What free resources won't do is tell you exactly when to move from one to the next, connect SQL to the rest of the data analyst skill set, or give you feedback on your actual reasoning — that's the gap a structured path closes. Either way, the sequence above will get you genuinely comfortable with SQL in 6-8 weeks of consistent practice.

Bookmark this list, work through it in order, and resist the urge to collect more resources instead of practicing on the ones you already have — the biggest lever available to any free-resource learner isn't finding a better site, it's simply finishing what you start and writing more queries than you read.

🚀 Ready to go from "comfortable with SQL" to a full, job-ready data analyst skill set? Follow the complete Data Analyst Roadmap, or enroll in the DataVix course for the guided version with real projects and mentor feedback. Browse more guides on the DataVix Blog.

Frequently Asked Questions

Can I really learn SQL for free, without paying for a course?

Yes. SQL is one of the most well-covered free-resource skills in tech — sites like SQLabHub, W3Schools, SQLZoo, Mode, and HackerRank together cover syntax, hands-on practice, and interview-style questions at no cost. What free resources lack is structure and sequencing, not content.

What is the best free website to practice SQL?

For interactive, no-signup practice, SQLabHub and SQLZoo are excellent starting points. For structured lesson-by-lesson learning, W3Schools' SQL tutorial is the most widely used reference. For interview-style practice, LeetCode's Database section and StrataScratch are the strongest free options.

How long does it take to learn SQL for free?

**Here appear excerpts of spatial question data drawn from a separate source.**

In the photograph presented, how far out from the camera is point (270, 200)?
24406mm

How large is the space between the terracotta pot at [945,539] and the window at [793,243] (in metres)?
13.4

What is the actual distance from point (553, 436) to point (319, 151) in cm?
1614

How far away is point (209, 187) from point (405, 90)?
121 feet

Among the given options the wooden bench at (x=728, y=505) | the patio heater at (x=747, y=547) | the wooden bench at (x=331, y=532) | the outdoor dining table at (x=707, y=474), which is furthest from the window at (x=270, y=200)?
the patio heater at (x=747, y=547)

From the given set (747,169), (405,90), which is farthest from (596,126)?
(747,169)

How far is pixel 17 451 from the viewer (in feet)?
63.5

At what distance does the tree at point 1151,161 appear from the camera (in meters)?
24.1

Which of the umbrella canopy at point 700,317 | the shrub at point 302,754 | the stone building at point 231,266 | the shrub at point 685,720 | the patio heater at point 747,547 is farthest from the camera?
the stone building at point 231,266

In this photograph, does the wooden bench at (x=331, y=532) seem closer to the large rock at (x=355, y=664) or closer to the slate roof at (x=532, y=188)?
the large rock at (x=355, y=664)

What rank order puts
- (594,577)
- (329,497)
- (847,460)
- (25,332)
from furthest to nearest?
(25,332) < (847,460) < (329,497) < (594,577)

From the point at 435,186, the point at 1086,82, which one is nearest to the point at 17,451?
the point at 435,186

Most learners can reach a solid, job-ready level of SQL (SELECT, joins, aggregations, subqueries, window functions) in 4-7 weeks studying 8-10 hours a week using free resources, provided they practice consistently rather than only watching tutorials.

Is W3Schools good enough to learn SQL, or do I need something else too?

W3Schools is an excellent reference for syntax and basic concept explanations, but it's light on realistic, business-style practice problems. Pairing it with a practice-heavy site like SQLabHub, SQLZoo, or HackerRank gives you both the explanation and the hands-on repetition you need to actually retain it.

Do free SQL resources cover window functions and advanced topics?

Yes, most of the sites in this list cover window functions, subqueries, and CTEs at some depth — LeetCode's Database section and StrataScratch in particular have strong advanced/interview-style question sets. What they don't provide is a guided curriculum telling you when you're ready to move from basics to advanced topics — that structure is the main thing you're missing without a paid course.

What's the difference between learning SQL for free and taking a paid course?

Free resources cover the same core SQL syntax as paid courses, but paid courses add structure (a clear sequence and milestones), realistic end-to-end business projects instead of isolated exercises, and mentor feedback on your actual work — which is often what's missing when self-learners plateau or lose momentum.

Which free resource is best for SQL interview preparation specifically?

LeetCode's Database section and StrataScratch are the strongest free resources for interview-style SQL questions, since both are built around realistic, moderately tricky problems similar to what's actually asked in data analyst and data scientist interviews, rather than pure syntax drills.